# [MATERIAL FOR THE TASK]

-- Opening Marker --

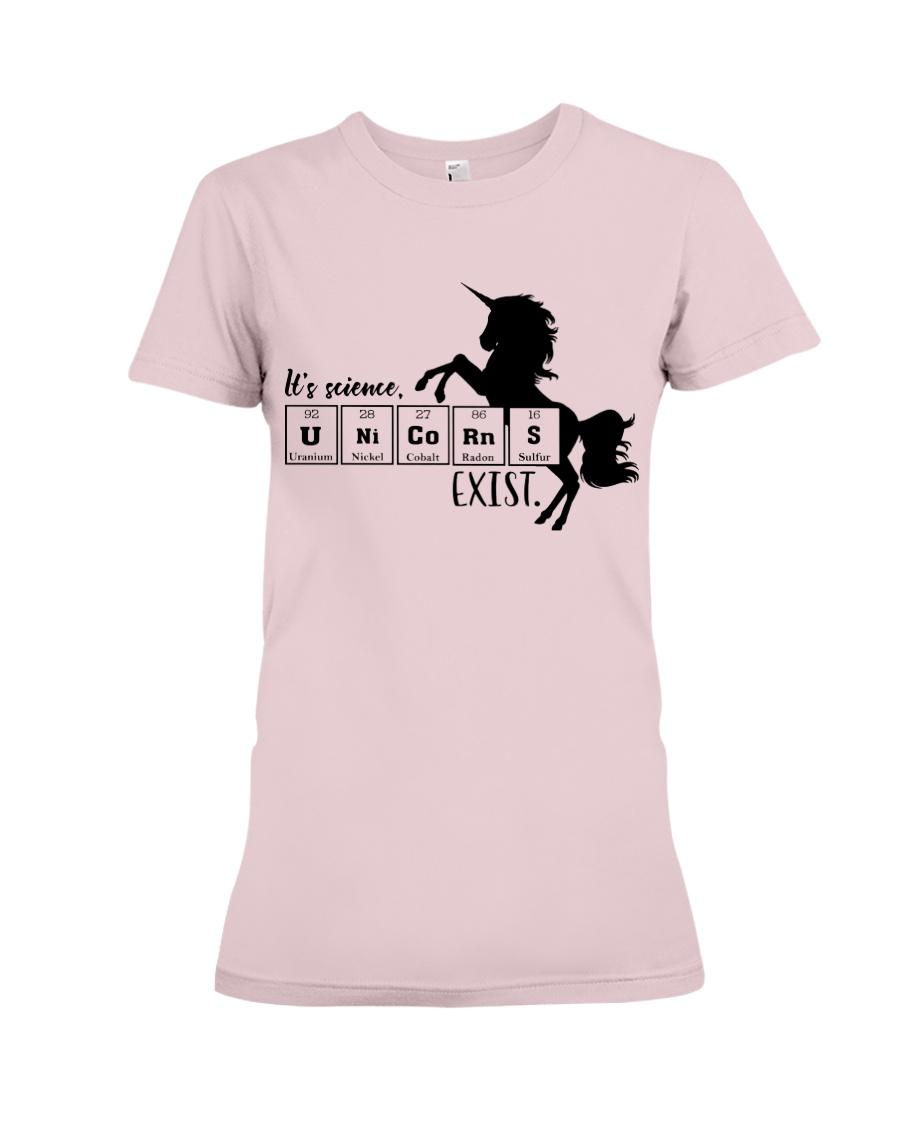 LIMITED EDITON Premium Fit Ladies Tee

-- Closing Marker --
-- Opening Marker --

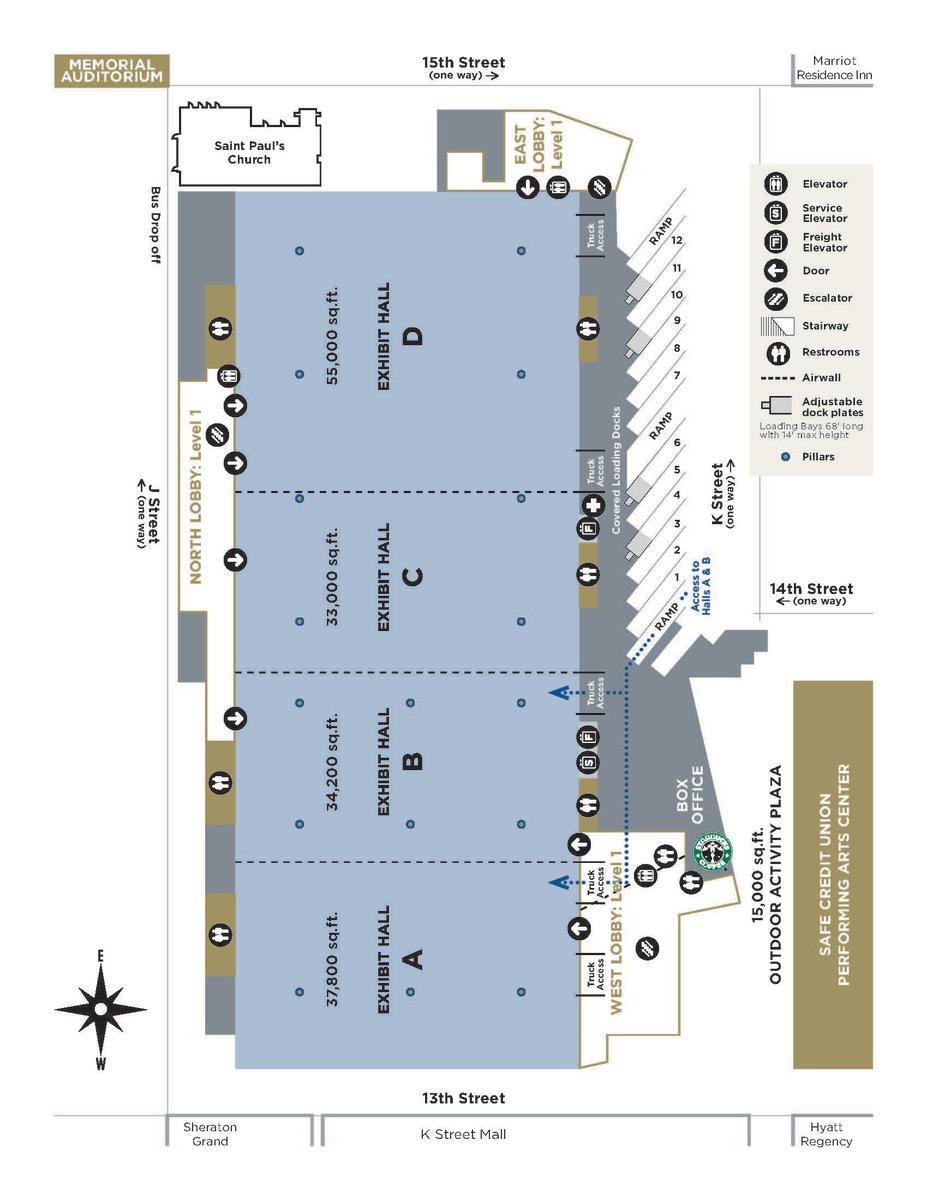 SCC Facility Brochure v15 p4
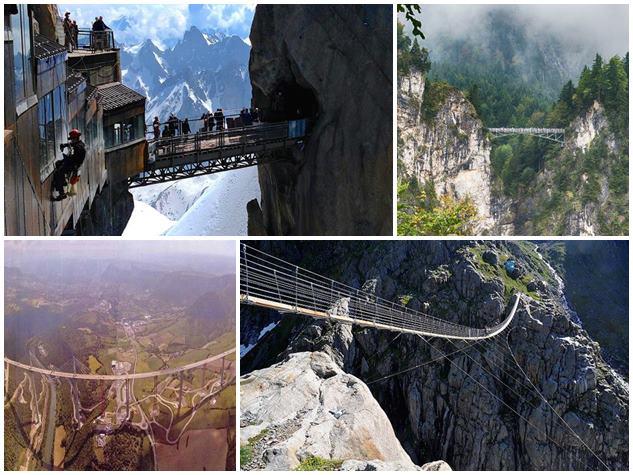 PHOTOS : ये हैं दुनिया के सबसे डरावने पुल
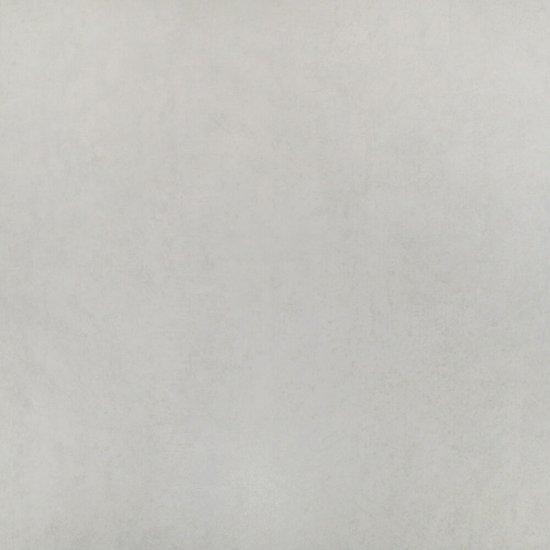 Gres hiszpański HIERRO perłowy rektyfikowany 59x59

-- Closing Marker --

# [THE TASK]
From the material above, reproduce only what runs from the line holding "SCC Facility Brochure v15 p4" down to the line holding "Gres hiszpański HIERRO", both included, pictures excluded.

# [EXERCISE RESPONSE]
 SCC Facility Brochure v15 p4
 PHOTOS : ये हैं दुनिया के सबसे डरावने पुल
 Gres hiszpański HIERRO perłowy rektyfikowany 59x59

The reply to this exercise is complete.